On the bowl of this spoon, a fox dressed as a monk and carrying three dead geese in his cowl holds a document bearing the word “pax” (peace). He is preaching to a flock of geese, while another fox seizes one of the congregation. The perceived hypocrisy of the clergy was frequently mocked in the late Middle Ages, and the inspiration for the decoration of this spoon may have been a well-known proverb, “When the fox preaches beware your geese.” Or the scene may be drawn from a Flemish version of the immensely popular Roman de Renart, a collection of stories (featuring Renart the fox) in which animals live in a society modeled on that of medieval France. The spoon is one of a group of luxury objects that are believed to have been made for Philip the Good, Duke of Burgundy, a great patron of the arts who amassed large collections of tapestries, paintings, metalwork, illustrated books, and jewels.


About 1430, possibly part of a table service made for Philip the Good (b. 1396 - d. 1467), 3rd Valois Duke of Burgundy (r. 1419-1467), Dijon and Bruges (original commission?) [see note 1]. Princes of Anhalt, Dessau, Germany. 1927, with A.S. Drey, Munich [see note 2]. By 1931, Baron Maximilian von Goldschmidt-Rothschild (b. 1843 - d. 1940), Frankfurt [see note 3]; 1938, forcibly sold by Maximilian von Goldschmidt-Rothschild to the city of Frankfurt; by 1949, restituted to the Goldschmidt-Rothschild heirs, but prevented from export [see note 4]; between 1949 and 1951, exported to the Goldschmidt-Rothschild heirs in the United States; probably sold by the Goldschmidt-Rothschild family to Rosenberg and Stiebel, New York [see note 5]; 1951, sold by Rosenberg and Stiebel to the MFA for $2250. (Accession Date: November 8, 1951)

[1] Philip the Good adopted the colors (black, gray, and white) of this spoon and other, similar enamels after the death of his father, John the Fearless, in 1419. The objects may have belonged to the same table set. For further information, see Hanns Swarzenski and Nancy Netzer, "Catalogue of Medieval Objects: Enamels and Glass" (Boston: MFA, 1986), pp.122-124, cat. no. 43.

[2] Phillipe Verdier, "A Medallion of the 'Ara Coeli' and the Netherlandish Enamels of the Fifteenth Centuries," Journal of the Walters Art Gallery 19-20 (1956-1957), p. 30, n. 69.

[3] Heinrich Kohlhaussen, "Niederländisch Schmelzwerk," Jahrbuch der Preussischen Kunstsammlungen 52 (1931), p. 154, n. 3, recorded it as already in the Goldschmidt-Rothschild collection.

[4] In November 1938 Nazi authorities forced Maximilian von Goldschmidt-Rothschild to sell his art collection to the city of Frankfurt.
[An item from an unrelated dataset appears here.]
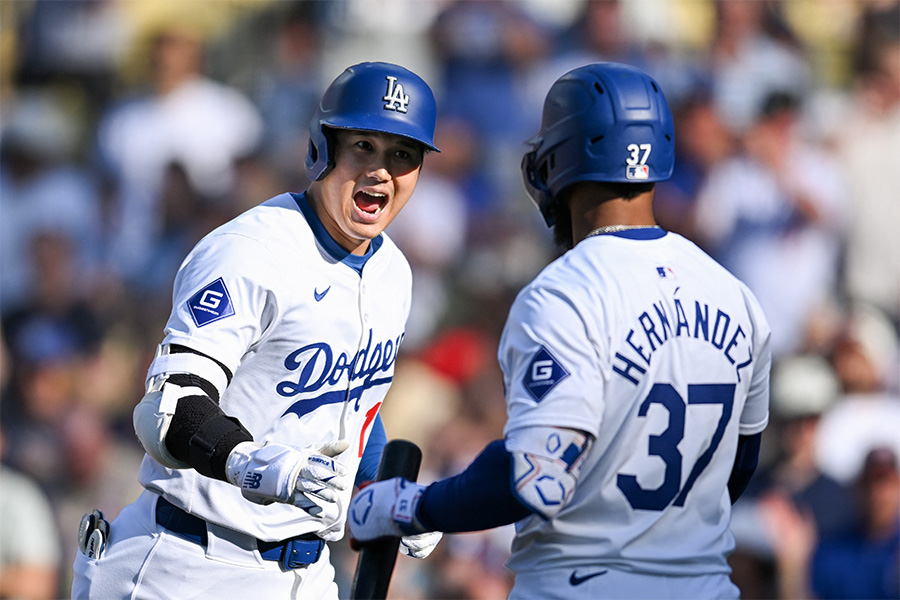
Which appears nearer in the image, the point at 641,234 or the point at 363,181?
the point at 641,234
Upon his death in 1940, the objects were transferred to and accessioned by various city museums. After the war, his heirs succeeded in legally voiding the 1938 sale and recuperating the collection, which was sent to the United States (see "Important French Furniture & Objets d'Art," Goldschmidt-Rothschild estate sale, part one, Parke-Bernet, New York, March 10-11, 1950, prefatory note). This spoon, however, was identified as a German National Treasure and was not immediately granted export permission. In letters of April 21, 1949 and May 2, 1949 from the Hessian Ministry of Culture, Wiesbaden, this spoon is listed as among the items not approved for export. National Archives and Records Administration, College Park, MD, RG 260, Wiesbaden Central Collecting Point Administrative Records, General Records: Hesse Minister-President Treuhandschaft (microfilm publication M1947, roll 2) and Restitution Claim Records: Germany, Goldschmidt-Rothschild (microfilm publication M1947, roll 45).

[5] Rosenberg and Stiebel sold a number of works of art for members of the Rothschild family at this time.